It's no secret that astronauts eat some weird food while in space. (I'm looking at you, thermostabilized pouches of breakfast sausage product.) But this new strain of yeast that turns astronaut urine into food is proof that there's really no limit to how weird science is willing to get when it comes to feeding astronauts in space. 

The scientist behind this innovation is Mark A. Blemmer, a bioengineer and assistant professor at Clemson University, who received a grant from NASA in 2015 to study "Synthetic Biology for Recycling Human Waste into Nutraceuticals and Materials." In other words, how to turn pee into food—or, at least, food supplements—as well as material to use in 3D printing.

Blemmer and his team engineered two strains of yeast (from the family Yarrowia lipolytica, if you're nasty).

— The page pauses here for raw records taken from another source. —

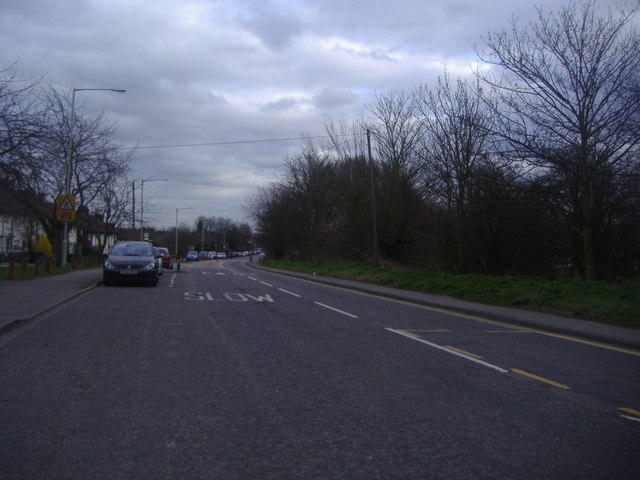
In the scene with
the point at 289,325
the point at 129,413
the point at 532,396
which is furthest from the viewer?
the point at 289,325

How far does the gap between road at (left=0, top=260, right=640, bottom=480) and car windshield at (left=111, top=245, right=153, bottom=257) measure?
36.3 ft

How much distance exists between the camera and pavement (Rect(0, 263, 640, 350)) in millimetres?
10125

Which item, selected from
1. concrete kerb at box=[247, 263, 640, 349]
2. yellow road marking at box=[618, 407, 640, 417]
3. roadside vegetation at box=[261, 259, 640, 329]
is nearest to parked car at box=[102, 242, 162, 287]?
concrete kerb at box=[247, 263, 640, 349]

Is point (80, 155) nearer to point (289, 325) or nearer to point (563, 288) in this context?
point (289, 325)

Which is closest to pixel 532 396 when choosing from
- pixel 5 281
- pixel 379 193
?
pixel 5 281

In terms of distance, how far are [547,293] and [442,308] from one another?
9.44 feet

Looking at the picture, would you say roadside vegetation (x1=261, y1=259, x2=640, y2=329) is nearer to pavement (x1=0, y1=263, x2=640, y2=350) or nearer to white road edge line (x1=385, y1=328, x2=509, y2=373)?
pavement (x1=0, y1=263, x2=640, y2=350)

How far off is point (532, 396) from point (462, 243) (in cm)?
2119

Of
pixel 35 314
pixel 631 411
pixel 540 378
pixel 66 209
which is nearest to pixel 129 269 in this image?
pixel 66 209

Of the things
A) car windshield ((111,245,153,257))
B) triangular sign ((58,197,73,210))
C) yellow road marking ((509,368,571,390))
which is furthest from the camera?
triangular sign ((58,197,73,210))

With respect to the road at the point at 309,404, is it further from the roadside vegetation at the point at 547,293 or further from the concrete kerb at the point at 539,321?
the roadside vegetation at the point at 547,293

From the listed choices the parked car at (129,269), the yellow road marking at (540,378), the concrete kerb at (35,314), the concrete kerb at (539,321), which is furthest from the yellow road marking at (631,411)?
the parked car at (129,269)

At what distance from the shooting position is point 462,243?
26.5 meters

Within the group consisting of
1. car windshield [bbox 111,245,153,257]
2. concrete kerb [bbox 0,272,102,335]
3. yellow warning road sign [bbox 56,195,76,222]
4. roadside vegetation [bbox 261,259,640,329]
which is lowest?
concrete kerb [bbox 0,272,102,335]
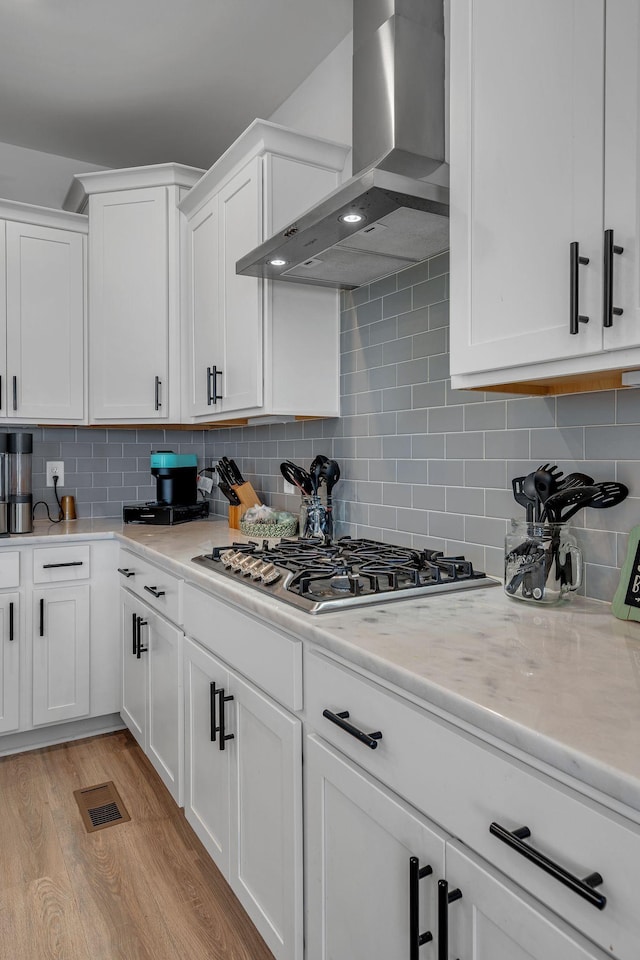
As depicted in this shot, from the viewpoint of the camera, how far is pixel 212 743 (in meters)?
Result: 1.77

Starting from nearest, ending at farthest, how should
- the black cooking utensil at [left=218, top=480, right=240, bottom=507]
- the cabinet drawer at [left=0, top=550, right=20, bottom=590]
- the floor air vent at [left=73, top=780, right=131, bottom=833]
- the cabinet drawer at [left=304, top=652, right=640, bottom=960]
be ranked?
the cabinet drawer at [left=304, top=652, right=640, bottom=960] → the floor air vent at [left=73, top=780, right=131, bottom=833] → the cabinet drawer at [left=0, top=550, right=20, bottom=590] → the black cooking utensil at [left=218, top=480, right=240, bottom=507]

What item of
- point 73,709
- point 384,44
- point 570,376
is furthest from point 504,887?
point 73,709

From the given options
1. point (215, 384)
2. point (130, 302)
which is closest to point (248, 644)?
point (215, 384)

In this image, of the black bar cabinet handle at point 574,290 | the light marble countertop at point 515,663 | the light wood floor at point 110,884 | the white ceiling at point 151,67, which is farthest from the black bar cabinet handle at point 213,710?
the white ceiling at point 151,67

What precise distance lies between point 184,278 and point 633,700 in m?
2.71

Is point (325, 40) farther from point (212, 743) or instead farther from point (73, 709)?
point (73, 709)

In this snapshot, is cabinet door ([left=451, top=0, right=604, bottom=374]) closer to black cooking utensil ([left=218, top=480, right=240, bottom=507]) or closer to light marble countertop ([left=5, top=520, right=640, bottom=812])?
light marble countertop ([left=5, top=520, right=640, bottom=812])

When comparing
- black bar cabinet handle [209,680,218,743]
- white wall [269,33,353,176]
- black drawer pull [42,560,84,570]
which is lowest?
black bar cabinet handle [209,680,218,743]

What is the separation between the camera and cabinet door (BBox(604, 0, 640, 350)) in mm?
1003

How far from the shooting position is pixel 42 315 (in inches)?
121

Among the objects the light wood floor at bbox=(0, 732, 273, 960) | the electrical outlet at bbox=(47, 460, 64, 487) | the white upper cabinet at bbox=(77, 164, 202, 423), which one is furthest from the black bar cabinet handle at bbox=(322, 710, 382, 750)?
the electrical outlet at bbox=(47, 460, 64, 487)

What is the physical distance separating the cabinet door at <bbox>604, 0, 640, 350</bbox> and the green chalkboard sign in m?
0.45

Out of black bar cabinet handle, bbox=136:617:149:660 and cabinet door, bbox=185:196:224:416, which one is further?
cabinet door, bbox=185:196:224:416

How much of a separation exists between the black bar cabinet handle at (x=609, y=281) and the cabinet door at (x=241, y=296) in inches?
56.9
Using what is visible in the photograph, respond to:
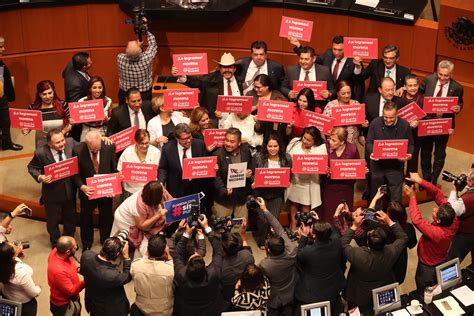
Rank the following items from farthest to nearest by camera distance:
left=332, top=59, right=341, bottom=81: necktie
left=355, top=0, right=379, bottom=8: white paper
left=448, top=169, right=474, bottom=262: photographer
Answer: left=355, top=0, right=379, bottom=8: white paper → left=332, top=59, right=341, bottom=81: necktie → left=448, top=169, right=474, bottom=262: photographer

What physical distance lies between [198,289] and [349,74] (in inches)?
168

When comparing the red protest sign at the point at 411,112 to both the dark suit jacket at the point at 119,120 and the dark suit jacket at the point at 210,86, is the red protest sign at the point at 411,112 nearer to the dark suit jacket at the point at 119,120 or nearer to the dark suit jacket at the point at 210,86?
the dark suit jacket at the point at 210,86

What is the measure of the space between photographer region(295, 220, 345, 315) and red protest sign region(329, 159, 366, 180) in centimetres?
143

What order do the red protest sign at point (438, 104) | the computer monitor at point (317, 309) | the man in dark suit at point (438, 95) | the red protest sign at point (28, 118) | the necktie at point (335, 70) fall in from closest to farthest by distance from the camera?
the computer monitor at point (317, 309) < the red protest sign at point (28, 118) < the red protest sign at point (438, 104) < the man in dark suit at point (438, 95) < the necktie at point (335, 70)

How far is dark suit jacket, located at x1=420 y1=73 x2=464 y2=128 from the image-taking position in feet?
29.6

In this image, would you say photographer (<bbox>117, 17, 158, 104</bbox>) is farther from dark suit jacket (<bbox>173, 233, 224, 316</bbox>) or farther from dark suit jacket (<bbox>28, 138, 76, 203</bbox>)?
dark suit jacket (<bbox>173, 233, 224, 316</bbox>)

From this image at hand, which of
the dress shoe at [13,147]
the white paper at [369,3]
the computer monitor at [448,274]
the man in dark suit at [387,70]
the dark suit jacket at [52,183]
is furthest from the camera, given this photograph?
the white paper at [369,3]

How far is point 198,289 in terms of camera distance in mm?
6273

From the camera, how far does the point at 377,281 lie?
6.73 m

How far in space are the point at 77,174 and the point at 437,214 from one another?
3542mm

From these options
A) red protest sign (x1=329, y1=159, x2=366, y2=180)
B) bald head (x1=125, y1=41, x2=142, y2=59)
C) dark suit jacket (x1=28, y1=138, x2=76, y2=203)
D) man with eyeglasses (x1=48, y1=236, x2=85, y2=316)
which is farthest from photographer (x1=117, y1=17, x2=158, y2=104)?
man with eyeglasses (x1=48, y1=236, x2=85, y2=316)

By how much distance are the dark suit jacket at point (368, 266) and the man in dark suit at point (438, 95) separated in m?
2.60

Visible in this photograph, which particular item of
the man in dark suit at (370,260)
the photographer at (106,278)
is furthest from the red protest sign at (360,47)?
the photographer at (106,278)

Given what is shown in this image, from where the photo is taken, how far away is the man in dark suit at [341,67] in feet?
31.4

One strain of this yeast creates the building blocks of polymer, which can be used to make plastics, while the other strain makes omega-3 fatty acids, a nutrient that can be consumed by humans and added to regular space food to make it more nutritious. The pee comes in because both of these engineered strains need carbon and nitrogen to grow, and these nutrients can be found in astronauts' waste.

Before you get totally squicked out by the idea of astronauts eating or using strains of yeast that are basically watered with their own urine, there are two very important things to know. The first is that urine is theoretically sterile, meaning there shouldn't be any bacteria that could get you sick floating around in there (unless, of course, you have a UTI or other infection). The second is that astronauts on the International Space Station have been turning their bodily fluids—specifically urine and sweat—into drinking water since 2009. They've also been using filtered urine to care for space plants

If you're the kind of person who dreams of eating breakfast on Mars at some point in your lifetime, you should probably get used to the idea of eating food made from your urine, too. As Blemmer explained in a press release published by the American Chemical Society, "If astronauts are going to make journeys that span several years, we’ll need to find a way to reuse and recycle everything they bring with them." And for better or worse, that includes recycling pee.